In the court’s opinion, there is no reason advanced why the petitioner should be compelled to proceed to arbitration only to have it later move to vacate or deny confirmation of the award under these circumstances of very strong prohibitory language in a statute. Indeed, article XI of the agreement herein bars the arbitrator from requiring a party to perform *843an act "prohibited by law”. The better procedure herein is to grant the motion to stay arbitration and have the parties renegotiate pursuant to article XXI of the agreement to reach an accommodation consistent with the original concept and not inconsistent with law.
The court rejects respondent’s make-weight argument that the controversy is arbitrable because it involves procedural safeguards and not matters of substance (cf., Matter of County of Rockland [Primiano Constr.], 51 NY2d 1).
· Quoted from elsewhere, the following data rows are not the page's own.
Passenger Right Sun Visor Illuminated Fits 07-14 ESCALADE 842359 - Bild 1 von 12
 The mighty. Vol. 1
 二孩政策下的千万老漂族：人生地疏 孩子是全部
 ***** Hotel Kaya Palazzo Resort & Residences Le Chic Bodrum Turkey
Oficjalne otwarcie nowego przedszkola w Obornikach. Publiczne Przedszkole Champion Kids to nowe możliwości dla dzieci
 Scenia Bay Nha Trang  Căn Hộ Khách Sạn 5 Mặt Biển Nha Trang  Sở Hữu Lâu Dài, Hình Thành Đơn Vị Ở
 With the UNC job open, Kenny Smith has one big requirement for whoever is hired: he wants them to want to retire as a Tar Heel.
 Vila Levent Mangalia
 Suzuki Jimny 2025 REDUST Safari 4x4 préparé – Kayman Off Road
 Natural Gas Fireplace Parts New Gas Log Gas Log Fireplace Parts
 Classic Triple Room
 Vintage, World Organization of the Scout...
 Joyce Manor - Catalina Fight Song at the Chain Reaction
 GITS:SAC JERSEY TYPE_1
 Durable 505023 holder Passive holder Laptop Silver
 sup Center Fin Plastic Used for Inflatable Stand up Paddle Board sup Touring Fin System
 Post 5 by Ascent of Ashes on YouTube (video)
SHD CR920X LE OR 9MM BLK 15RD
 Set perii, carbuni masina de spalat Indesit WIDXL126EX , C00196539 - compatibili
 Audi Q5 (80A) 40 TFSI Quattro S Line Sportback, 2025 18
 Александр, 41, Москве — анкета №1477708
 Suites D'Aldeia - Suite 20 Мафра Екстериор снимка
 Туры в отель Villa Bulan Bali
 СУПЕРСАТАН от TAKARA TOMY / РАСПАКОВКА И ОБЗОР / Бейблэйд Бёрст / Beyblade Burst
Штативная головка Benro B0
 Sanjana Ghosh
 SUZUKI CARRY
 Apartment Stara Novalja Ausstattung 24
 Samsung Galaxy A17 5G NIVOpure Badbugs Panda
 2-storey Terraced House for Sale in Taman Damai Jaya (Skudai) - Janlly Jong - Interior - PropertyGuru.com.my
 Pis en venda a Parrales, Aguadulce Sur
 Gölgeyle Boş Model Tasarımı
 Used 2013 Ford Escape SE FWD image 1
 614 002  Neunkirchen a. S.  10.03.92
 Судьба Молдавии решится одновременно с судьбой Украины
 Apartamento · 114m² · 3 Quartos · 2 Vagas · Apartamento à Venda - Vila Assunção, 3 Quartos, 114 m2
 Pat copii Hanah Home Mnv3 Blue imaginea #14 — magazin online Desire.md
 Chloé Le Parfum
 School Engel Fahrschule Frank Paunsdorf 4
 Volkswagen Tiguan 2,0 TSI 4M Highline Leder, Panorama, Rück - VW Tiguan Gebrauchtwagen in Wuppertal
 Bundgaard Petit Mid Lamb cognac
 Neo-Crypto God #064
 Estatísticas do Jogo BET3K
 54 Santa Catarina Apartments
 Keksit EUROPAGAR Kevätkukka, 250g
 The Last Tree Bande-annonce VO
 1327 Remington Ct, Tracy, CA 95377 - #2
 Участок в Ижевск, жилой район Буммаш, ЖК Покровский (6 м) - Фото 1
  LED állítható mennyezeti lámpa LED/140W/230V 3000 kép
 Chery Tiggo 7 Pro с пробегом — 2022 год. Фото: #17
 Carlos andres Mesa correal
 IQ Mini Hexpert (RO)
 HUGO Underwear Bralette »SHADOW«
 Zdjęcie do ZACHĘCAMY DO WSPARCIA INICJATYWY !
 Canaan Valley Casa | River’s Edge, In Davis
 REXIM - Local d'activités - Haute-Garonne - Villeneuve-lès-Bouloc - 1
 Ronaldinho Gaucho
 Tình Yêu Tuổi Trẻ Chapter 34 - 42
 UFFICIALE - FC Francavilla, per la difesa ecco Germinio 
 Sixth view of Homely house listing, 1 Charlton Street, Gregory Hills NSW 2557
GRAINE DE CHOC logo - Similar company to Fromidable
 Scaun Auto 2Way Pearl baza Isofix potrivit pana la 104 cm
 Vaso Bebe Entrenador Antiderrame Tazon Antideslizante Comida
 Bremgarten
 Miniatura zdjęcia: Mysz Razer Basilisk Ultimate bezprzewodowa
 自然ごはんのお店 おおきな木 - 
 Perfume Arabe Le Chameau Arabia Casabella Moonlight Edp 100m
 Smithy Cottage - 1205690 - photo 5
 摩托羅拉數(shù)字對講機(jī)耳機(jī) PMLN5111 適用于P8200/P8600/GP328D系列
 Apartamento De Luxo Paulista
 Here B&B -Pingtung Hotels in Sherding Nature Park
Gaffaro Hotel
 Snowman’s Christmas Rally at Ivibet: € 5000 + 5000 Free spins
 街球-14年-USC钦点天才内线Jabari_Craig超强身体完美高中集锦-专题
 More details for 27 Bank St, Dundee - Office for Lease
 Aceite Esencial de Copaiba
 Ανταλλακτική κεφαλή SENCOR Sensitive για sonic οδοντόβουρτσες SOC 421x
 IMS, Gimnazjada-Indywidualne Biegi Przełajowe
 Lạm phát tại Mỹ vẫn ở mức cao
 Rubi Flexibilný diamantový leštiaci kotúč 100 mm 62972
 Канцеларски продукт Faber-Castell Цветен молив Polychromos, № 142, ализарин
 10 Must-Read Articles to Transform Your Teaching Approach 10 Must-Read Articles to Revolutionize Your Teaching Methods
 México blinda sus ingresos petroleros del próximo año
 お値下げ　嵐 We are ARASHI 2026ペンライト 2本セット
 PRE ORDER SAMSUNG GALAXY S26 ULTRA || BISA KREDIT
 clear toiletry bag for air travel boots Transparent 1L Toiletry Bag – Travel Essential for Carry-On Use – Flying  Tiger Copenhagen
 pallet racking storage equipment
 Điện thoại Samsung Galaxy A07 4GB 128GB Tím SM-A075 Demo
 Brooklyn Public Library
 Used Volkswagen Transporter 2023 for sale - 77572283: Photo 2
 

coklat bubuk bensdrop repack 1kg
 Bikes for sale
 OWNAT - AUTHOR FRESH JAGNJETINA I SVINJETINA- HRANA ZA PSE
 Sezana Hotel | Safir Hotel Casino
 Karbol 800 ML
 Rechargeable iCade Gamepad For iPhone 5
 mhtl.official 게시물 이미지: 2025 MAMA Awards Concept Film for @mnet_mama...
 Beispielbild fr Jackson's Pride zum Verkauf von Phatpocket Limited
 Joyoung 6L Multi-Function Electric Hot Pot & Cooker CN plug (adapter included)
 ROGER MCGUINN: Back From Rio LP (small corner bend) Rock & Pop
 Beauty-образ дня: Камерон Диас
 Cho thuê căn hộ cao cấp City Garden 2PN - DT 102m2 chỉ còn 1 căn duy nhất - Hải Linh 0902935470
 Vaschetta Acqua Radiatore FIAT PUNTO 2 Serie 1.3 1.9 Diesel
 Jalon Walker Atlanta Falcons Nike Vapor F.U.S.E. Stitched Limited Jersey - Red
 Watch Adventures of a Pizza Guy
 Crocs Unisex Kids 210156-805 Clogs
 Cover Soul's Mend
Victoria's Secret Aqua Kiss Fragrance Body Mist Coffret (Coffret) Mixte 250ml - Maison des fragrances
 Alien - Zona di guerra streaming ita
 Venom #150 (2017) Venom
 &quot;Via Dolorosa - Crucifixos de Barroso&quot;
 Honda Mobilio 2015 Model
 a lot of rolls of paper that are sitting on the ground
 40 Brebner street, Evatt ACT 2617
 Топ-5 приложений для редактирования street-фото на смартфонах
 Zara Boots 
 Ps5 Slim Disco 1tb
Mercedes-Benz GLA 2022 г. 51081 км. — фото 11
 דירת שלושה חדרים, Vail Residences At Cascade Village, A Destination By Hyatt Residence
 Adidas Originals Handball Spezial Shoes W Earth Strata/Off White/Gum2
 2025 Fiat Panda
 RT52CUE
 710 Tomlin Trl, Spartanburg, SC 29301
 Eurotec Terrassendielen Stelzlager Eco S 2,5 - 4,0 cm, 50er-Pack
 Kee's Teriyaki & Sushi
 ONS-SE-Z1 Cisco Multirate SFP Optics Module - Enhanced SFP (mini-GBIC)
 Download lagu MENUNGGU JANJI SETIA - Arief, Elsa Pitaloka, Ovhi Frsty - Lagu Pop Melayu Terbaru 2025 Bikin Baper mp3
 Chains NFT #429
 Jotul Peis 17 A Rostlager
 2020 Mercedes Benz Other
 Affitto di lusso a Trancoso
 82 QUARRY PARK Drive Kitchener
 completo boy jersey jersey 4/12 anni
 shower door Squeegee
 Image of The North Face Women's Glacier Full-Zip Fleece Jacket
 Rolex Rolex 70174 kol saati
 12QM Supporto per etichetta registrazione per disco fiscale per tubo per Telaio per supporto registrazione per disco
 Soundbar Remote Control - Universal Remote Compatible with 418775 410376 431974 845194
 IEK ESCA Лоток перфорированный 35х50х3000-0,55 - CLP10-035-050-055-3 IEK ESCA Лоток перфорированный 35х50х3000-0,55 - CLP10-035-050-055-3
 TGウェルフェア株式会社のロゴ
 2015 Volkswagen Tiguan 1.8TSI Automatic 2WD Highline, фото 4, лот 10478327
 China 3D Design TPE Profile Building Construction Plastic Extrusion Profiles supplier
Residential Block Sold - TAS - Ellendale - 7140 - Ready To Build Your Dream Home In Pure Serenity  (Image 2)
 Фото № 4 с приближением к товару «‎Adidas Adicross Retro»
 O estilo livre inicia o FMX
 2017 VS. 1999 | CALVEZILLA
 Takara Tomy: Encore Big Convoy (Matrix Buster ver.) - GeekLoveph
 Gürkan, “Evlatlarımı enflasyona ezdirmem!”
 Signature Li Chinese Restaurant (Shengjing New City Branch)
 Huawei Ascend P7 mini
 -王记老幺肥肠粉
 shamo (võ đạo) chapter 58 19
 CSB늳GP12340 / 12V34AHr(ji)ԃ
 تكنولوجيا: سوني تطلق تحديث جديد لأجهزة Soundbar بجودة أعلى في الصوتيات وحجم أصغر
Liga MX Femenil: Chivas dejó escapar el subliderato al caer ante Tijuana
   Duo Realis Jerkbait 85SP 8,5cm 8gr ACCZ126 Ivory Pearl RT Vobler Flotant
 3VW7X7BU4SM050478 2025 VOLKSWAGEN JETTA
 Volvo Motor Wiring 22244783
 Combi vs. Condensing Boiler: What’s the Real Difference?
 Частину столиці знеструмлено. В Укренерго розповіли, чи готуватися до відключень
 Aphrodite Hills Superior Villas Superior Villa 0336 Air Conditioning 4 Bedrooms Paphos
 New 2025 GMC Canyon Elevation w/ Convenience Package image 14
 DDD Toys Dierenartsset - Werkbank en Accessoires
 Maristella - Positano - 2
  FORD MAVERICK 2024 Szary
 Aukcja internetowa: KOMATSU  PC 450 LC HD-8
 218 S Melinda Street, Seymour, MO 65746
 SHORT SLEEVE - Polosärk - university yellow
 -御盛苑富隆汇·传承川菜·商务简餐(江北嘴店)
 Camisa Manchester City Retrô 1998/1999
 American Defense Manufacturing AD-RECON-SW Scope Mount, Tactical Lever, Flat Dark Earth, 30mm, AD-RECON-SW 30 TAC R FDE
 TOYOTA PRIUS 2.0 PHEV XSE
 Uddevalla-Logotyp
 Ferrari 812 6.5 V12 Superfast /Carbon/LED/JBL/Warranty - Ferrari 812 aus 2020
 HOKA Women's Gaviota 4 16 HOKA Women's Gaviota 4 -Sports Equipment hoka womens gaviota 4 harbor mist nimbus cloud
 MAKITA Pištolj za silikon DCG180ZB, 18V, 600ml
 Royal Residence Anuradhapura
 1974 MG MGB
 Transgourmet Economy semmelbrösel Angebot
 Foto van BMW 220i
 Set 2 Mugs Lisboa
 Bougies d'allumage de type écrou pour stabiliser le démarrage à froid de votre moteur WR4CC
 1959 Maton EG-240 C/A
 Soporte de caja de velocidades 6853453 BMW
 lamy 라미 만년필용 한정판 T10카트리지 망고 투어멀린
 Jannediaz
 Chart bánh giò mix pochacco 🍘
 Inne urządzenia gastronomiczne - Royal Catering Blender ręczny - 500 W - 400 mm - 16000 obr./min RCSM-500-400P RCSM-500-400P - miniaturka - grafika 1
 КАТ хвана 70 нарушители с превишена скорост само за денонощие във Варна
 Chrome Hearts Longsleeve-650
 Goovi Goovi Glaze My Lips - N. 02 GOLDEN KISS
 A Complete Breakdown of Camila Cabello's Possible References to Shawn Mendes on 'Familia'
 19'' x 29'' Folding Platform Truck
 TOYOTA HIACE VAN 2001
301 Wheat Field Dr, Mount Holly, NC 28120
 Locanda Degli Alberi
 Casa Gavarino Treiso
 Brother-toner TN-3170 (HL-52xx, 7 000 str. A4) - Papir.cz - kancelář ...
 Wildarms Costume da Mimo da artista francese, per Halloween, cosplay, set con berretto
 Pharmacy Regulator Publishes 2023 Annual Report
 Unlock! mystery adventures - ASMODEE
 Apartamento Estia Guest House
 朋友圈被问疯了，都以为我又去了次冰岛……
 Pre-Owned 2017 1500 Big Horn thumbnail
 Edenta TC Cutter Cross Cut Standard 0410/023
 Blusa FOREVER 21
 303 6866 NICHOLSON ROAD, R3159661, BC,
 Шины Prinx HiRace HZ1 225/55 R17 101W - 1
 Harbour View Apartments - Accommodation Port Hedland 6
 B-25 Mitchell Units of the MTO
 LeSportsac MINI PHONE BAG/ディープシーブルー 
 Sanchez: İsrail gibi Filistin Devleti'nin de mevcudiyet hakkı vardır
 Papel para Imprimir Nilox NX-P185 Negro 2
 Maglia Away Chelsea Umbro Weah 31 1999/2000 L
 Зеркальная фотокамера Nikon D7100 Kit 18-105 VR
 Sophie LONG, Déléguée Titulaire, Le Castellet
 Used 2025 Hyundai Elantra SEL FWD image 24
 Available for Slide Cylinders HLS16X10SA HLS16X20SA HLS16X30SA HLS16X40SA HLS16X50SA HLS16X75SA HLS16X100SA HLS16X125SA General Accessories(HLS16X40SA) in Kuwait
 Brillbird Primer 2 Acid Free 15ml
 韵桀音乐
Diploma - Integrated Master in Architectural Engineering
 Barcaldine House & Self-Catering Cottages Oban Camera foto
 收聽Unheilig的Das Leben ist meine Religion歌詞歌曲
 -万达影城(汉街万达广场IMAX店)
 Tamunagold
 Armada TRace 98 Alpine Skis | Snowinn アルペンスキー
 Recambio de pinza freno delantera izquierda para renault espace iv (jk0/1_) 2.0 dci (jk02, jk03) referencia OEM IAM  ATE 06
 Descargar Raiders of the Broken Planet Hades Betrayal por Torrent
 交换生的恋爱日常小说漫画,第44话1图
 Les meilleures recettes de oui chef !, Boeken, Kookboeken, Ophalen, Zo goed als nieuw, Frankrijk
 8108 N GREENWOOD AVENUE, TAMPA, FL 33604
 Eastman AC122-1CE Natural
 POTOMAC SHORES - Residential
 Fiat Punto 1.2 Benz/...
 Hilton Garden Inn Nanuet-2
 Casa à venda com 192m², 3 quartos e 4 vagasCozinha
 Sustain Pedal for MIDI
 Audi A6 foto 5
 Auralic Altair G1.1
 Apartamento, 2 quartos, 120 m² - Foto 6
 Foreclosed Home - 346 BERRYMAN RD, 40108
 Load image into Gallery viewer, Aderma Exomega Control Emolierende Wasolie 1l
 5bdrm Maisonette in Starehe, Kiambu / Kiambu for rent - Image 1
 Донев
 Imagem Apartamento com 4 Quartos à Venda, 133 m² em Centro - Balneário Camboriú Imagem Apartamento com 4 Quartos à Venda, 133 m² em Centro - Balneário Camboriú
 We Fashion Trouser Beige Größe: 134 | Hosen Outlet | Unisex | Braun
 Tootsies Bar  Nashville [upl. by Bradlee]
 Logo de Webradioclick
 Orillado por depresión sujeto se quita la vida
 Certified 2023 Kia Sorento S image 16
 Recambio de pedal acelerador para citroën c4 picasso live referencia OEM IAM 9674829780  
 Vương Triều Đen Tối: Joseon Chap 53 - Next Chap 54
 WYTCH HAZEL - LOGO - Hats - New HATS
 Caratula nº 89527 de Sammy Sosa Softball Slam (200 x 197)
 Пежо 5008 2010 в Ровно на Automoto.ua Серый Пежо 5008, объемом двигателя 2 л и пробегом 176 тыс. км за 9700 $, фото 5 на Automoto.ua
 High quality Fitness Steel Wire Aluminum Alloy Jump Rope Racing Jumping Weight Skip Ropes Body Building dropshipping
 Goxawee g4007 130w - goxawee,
The timing or prepayment of salary is not procedural; rather it is, as respondent otherwise has argued herein, a matter of substance.
Accordingly, the motion to stay arbitration is granted.

 The court has reviewed the contents of the Bill Jacket which documents were submitted by the petitioner at the court’s request and shall be deemed an attachment to the papers in support of the petition. It is clear that no one objected to the proposed legislation but, rather, supported its passage to create uniformity in the manner of payment of teacher salaries and to give the school districts and teachers some flexibility in determining how many payments were desirable on an annual basis. (See, correspondence from NY School Bds Assn, NY Teachers Assn, Dept of Audit and Control, and Mount Vernon Teachers Assn, Bill Jacket, L 1953, ch 361.) The Department of Audit and Control, by a Deputy Comptroller reminded the Governor of its prior unpublished opinions concerning the invalidity of advance payments and said (letter of Mar. 24, 1953, at 2): "The bill further provides that it is not to be construed as authorizing payment in advance of rendering services. This is in conformity with section 1 of Article VIH of the Constitution which prohibits gifts of public moneys. The fact that for other purposes of the law (i.e., determining tenure, years of service on salary schedule, retirement eligibility) a teacher who actually works only 10 months is considered to be employed for a full year, does not affect the constitutionality of the practice of paying him in 10 installments as long as he is paid after, not before, the rendering of such service.” Consequently, the Governor was keenly aware of the State Comptroller’s opinion in point on the prohibition against advance payments. It may be surmised that the *842Legislature was not ignorant of this view as a prior bill to accomplish what the 1953 amendment did had been vetoed in 1952 for reasons not set forth in the correspondence but, presumably, only after consideration of all views including that of the State Comptroller.